> _Objectif A_:
Recopiez mot pour mot un passage de l'article sur le mouvement des stylos rouges, en commençant aux mots « Et les revendications » et en vous arrêtant après « plutôt au conservatisme. ».
> _Objectif B_:
Reprenez la rédaction de l'article sur le mouvement des stylos rouges là où il s'interrompt.

Un article de Philippe Watrelot dont je partage l'analyse à propos du mouvement des stylos rouges :
" Plusieurs articles reprennent l’information : des enseignants ont décidé de créer un collectif intitulé « Les stylos rouges » sur le modèle des gilets jaunes. On ne va pas ici gloser de manière un peu vaine sur le symbole retenu pour caractériser les enseignants. Apparemment, si on veut se faire entendre, il faut aujourd’hui choisir un objet et une couleur : on a eu les bonnets rouges, on a les gilets jaunes et donc maintenant les stylos... Avant, il y a quelques années on a eu les pigeons, les dindons, et d’autres volatiles...
Les stylos rouges veulent donc s’organiser sur le modèle des gilets jaunes et cherchent à élaborer une plate-forme de revendications et des modalités d’actions à partir des réseaux sociaux. Et cela semble séduire les médias, ce qui contribue à leur notoriété.
Comme beaucoup, je regarde ce mouvement qui se crée avec des sentiments ambivalents. Avec de l’agacement teinté de réalisme mais aussi un certain optimisme... "
Optimisme
Ce qui rend optimiste un vieux militant comme moi c’est de constater que lorsque la situation l’exige, on voit apparaitre de nouvelles mobilisations et de nouveaux acteurs.
Et les revendications appuient là où il faut : sur le salaire et les conditions de travail. Car c’est sur ces aspects concrets que se fracassent les beaux discours sur l’école de la confiance.
Bien sûr, on peut être prudent voire méfiant sur d’autres revendications. Comme cela s’est déjà vu, il y a des tentatives de récupération qui sont à l’œuvre. On sait aussi, on l’a vu récemment, que ce type de mobilisation est peu propice au changement et pousse plutôt au conservatisme.

> _Entrées extraites_:
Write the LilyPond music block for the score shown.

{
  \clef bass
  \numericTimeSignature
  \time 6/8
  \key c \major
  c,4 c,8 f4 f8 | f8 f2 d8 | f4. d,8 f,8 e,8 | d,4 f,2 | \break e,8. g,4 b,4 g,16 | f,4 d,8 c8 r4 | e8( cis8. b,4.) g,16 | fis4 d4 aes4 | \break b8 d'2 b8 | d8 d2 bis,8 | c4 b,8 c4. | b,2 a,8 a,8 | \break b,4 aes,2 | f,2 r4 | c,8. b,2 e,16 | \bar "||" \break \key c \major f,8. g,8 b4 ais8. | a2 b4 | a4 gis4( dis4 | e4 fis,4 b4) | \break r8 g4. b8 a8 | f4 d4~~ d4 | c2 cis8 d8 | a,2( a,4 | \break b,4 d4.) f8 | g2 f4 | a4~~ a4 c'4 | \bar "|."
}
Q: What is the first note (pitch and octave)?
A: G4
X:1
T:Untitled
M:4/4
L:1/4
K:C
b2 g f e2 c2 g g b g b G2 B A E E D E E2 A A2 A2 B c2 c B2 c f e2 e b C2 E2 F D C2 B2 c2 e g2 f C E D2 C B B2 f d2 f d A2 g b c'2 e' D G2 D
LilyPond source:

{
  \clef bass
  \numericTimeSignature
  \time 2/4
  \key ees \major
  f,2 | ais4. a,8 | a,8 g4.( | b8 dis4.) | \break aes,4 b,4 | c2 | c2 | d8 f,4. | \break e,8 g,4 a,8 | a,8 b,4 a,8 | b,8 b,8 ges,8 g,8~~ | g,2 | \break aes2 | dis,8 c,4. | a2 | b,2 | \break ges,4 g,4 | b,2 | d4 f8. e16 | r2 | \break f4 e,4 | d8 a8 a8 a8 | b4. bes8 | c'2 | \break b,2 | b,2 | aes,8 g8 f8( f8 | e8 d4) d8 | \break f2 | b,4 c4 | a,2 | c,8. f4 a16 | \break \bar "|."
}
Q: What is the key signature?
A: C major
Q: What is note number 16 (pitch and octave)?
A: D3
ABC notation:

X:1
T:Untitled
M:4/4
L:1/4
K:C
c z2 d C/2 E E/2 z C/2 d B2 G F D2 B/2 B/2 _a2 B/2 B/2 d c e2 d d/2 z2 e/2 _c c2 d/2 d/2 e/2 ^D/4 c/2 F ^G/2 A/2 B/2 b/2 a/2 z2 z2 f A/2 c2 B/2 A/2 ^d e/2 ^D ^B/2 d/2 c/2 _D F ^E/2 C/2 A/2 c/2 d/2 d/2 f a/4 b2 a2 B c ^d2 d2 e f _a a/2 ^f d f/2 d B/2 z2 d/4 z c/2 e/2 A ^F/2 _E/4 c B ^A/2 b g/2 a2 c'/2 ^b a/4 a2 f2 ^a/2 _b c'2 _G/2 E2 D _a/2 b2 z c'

> _Réponse attendue A_:
Et les revendications appuient là où il faut : sur le salaire et les conditions de travail. Car c’est sur ces aspects concrets que se fracassent les beaux discours sur l’école de la confiance.
Bien sûr, on peut être prudent voire méfiant sur d’autres revendications. Comme cela s’est déjà vu, il y a des tentatives de récupération qui sont à l’œuvre. On sait aussi, on l’a vu récemment, que ce type de mobilisation est peu propice au changement et pousse plutôt au conservatisme.

> _Réponse attendue B_:
On ne me verra pas, pour ma part, soutenir des mots d’ordre voyant les élèves ou les parents d’élèves comme des ennemis ou bien encore prônant un individualisme et une liberté pédagogique conservatrice. Et encore moins toute posture favorisant l’élitisme et le maintien des inégalités.
Mais, à double titre, en tant qu’enseignant et militant, je suis optimiste. Et je fais le pari que la mobilisation peut se développer avec ces nouveaux canaux et ces nouveaux acteurs sans que cela rende obsolète l’action syndicale et associative et même conduire à des convergences. On peut assister à une prise de conscience collective accélérée qui parvienne à dépasser le corporatisme et l’individualisme pour faire aboutir des revendications simples et essentielles. Et si ça marche, tant mieux !
Face à ce type de mouvement, il faut donc dépasser l’agacement légitime et regarder cela avec bienveillance. Il nous faut, pour reprendre une formule de Romain Rolland popularisée par Antonio Gramsci : « conjuguer le pessimisme de la raison et l’optimisme de l’action»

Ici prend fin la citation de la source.